-- start --

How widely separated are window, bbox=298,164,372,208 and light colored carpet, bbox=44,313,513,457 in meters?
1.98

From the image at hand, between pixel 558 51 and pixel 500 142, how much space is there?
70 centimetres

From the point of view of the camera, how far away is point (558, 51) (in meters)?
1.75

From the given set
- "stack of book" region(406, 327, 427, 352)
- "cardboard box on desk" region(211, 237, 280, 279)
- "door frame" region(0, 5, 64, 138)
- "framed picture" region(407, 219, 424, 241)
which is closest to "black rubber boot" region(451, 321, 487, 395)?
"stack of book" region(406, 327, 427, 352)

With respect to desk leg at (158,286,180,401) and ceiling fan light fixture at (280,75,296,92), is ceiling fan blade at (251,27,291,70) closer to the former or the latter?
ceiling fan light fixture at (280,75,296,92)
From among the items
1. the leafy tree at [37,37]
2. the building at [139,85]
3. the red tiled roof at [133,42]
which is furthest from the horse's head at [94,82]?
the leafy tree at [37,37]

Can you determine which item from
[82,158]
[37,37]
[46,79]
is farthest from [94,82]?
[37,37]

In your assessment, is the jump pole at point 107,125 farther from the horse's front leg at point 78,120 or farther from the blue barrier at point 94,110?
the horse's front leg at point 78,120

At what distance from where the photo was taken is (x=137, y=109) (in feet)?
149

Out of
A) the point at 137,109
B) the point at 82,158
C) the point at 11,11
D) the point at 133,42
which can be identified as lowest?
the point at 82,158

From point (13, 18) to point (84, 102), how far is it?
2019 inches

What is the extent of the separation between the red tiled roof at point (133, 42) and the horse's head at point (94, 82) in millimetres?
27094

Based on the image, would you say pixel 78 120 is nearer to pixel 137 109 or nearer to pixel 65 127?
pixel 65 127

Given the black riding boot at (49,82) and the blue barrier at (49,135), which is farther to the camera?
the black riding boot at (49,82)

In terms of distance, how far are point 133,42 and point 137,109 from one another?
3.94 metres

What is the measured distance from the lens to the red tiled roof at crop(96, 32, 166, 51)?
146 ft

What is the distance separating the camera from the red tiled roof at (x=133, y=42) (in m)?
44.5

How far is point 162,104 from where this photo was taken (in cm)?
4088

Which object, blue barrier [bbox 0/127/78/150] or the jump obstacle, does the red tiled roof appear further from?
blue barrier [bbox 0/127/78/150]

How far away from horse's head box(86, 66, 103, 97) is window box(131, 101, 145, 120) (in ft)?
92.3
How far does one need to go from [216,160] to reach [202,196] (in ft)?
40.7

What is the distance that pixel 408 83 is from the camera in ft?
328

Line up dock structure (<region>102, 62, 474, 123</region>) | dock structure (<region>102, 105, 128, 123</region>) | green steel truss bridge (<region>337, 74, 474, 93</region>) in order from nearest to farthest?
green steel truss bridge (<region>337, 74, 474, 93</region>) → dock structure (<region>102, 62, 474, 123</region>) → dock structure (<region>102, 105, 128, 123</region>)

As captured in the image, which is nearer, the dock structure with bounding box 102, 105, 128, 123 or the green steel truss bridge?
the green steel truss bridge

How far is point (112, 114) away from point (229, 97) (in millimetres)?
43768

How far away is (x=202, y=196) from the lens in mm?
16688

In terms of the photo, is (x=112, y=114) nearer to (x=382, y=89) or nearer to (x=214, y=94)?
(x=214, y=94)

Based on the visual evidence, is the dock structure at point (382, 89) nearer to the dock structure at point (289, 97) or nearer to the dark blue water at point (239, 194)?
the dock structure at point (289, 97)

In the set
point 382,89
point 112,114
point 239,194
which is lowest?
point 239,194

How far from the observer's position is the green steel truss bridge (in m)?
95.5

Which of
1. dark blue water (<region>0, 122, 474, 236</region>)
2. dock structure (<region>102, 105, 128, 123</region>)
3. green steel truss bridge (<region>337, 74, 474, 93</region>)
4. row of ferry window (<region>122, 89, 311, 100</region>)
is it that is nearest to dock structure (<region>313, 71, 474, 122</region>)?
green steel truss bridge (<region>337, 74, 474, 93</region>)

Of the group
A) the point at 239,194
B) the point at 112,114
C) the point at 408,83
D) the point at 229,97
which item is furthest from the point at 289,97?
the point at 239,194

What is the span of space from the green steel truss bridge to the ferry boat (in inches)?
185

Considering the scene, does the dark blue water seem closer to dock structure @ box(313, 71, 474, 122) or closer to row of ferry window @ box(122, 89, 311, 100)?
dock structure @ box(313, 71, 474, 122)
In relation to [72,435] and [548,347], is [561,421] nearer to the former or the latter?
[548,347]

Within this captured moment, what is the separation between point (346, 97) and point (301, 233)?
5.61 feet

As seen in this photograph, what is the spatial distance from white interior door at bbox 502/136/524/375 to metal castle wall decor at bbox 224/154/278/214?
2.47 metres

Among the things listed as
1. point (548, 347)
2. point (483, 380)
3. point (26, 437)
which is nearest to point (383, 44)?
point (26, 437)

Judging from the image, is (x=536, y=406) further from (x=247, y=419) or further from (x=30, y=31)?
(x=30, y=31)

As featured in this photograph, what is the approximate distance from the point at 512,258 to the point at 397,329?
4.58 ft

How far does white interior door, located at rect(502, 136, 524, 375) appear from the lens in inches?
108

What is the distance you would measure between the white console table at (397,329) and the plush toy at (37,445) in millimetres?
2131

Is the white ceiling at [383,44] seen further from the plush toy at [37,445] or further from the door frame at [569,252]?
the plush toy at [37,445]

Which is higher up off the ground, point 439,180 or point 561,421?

-- end --

■ What to do
Exactly reproduce every line of the data above.

■ Answer to this exercise
How widely separated are window, bbox=298,164,372,208 and light colored carpet, bbox=44,313,513,457 in meters?
1.98

From the image at hand, between pixel 558 51 and pixel 500 142, how much space is there?
70 centimetres

From the point of view of the camera, how far away is point (558, 51) (in meters)?
1.75

From the given set
- "stack of book" region(406, 327, 427, 352)
- "cardboard box on desk" region(211, 237, 280, 279)
- "door frame" region(0, 5, 64, 138)
- "framed picture" region(407, 219, 424, 241)
which is closest to "black rubber boot" region(451, 321, 487, 395)?
"stack of book" region(406, 327, 427, 352)

With respect to desk leg at (158,286,180,401) and ceiling fan light fixture at (280,75,296,92), is ceiling fan blade at (251,27,291,70) closer to the former or the latter?
ceiling fan light fixture at (280,75,296,92)
From among the items
1. the leafy tree at [37,37]
2. the building at [139,85]
3. the red tiled roof at [133,42]
which is furthest from the horse's head at [94,82]?
the leafy tree at [37,37]

Can you determine which item from
[82,158]
[37,37]
[46,79]
is farthest from [94,82]?
[37,37]

In your assessment, is the jump pole at point 107,125 farther from the horse's front leg at point 78,120 or farther from the blue barrier at point 94,110?
the horse's front leg at point 78,120

At what distance from where the photo was taken is (x=137, y=109) (in feet)?
149

Out of
A) the point at 137,109
B) the point at 82,158
C) the point at 11,11
D) the point at 133,42
which can be identified as lowest?
the point at 82,158

From point (13, 18) to point (84, 102), how far is it?
2019 inches

What is the extent of the separation between the red tiled roof at point (133, 42) and the horse's head at point (94, 82) in millimetres?
27094

Based on the image, would you say pixel 78 120 is nearer to pixel 137 109 or nearer to pixel 65 127?
pixel 65 127

Given the black riding boot at (49,82) and the blue barrier at (49,135), which is farther to the camera?
the black riding boot at (49,82)

In terms of distance, how far are point 133,42 and point 137,109 from one another?
3.94 metres

What is the measured distance from the lens to the red tiled roof at crop(96, 32, 166, 51)?
146 ft

What is the distance separating the camera from the red tiled roof at (x=133, y=42) (in m)?
44.5

How far is point 162,104 from where this photo was taken (in cm)?
4088

Which object, blue barrier [bbox 0/127/78/150] or the jump obstacle, does the red tiled roof appear further from?
blue barrier [bbox 0/127/78/150]

How far away from horse's head box(86, 66, 103, 97) is window box(131, 101, 145, 120) (in ft)?
92.3
How far does one need to go from [216,160] to reach [202,196] (in ft)?
40.7

What is the distance that pixel 408 83 is from the camera in ft?
328

Line up dock structure (<region>102, 62, 474, 123</region>) | dock structure (<region>102, 105, 128, 123</region>) | green steel truss bridge (<region>337, 74, 474, 93</region>) in order from nearest to farthest?
green steel truss bridge (<region>337, 74, 474, 93</region>) → dock structure (<region>102, 62, 474, 123</region>) → dock structure (<region>102, 105, 128, 123</region>)

As captured in the image, which is nearer, the dock structure with bounding box 102, 105, 128, 123 or the green steel truss bridge?
the green steel truss bridge

How far is point (112, 114) away from point (229, 97) (in millimetres)?
43768

How far away is (x=202, y=196) from the lens in mm?
16688

In terms of the photo, is (x=112, y=114) nearer to (x=382, y=89) or nearer to (x=214, y=94)?
(x=214, y=94)

Based on the visual evidence, is the dock structure at point (382, 89) nearer to the dock structure at point (289, 97) or nearer to the dark blue water at point (239, 194)?
the dock structure at point (289, 97)

In the set
point 382,89
point 112,114
point 239,194
which is lowest?
point 239,194

How far from the observer's position is the green steel truss bridge (in m)?
95.5

Which of
1. dark blue water (<region>0, 122, 474, 236</region>)
2. dock structure (<region>102, 105, 128, 123</region>)
3. green steel truss bridge (<region>337, 74, 474, 93</region>)
4. row of ferry window (<region>122, 89, 311, 100</region>)
is it that is nearest to dock structure (<region>313, 71, 474, 122</region>)?
green steel truss bridge (<region>337, 74, 474, 93</region>)

Of the group
A) the point at 239,194
B) the point at 112,114
C) the point at 408,83
D) the point at 229,97
which item is furthest from the point at 289,97?
the point at 239,194

What is the span of space from the green steel truss bridge to the ferry boat (in inches)?
185

Considering the scene, does the dark blue water seem closer to dock structure @ box(313, 71, 474, 122) or closer to row of ferry window @ box(122, 89, 311, 100)?
dock structure @ box(313, 71, 474, 122)
In relation to [72,435] and [548,347], is [561,421] nearer to the former or the latter?
[548,347]

Within this captured moment, what is the separation between point (346, 97) and point (301, 233)?
5.61 feet

As seen in this photograph, what is the spatial distance from white interior door at bbox 502/136/524/375 to metal castle wall decor at bbox 224/154/278/214?
2.47 metres

Among the things listed as
1. point (548, 347)
2. point (483, 380)
3. point (26, 437)
which is nearest to point (383, 44)?
point (26, 437)

Judging from the image, is (x=536, y=406) further from (x=247, y=419) or further from (x=30, y=31)?
(x=30, y=31)

As featured in this photograph, what is the approximate distance from the point at 512,258 to the point at 397,329?
4.58 ft

How far does white interior door, located at rect(502, 136, 524, 375) appear from the lens in inches?
108

What is the distance you would measure between the white console table at (397,329) and the plush toy at (37,445) in millimetres?
2131

Is the white ceiling at [383,44] seen further from the plush toy at [37,445] or further from the door frame at [569,252]?
the plush toy at [37,445]

Which is higher up off the ground, point 439,180 or point 561,421?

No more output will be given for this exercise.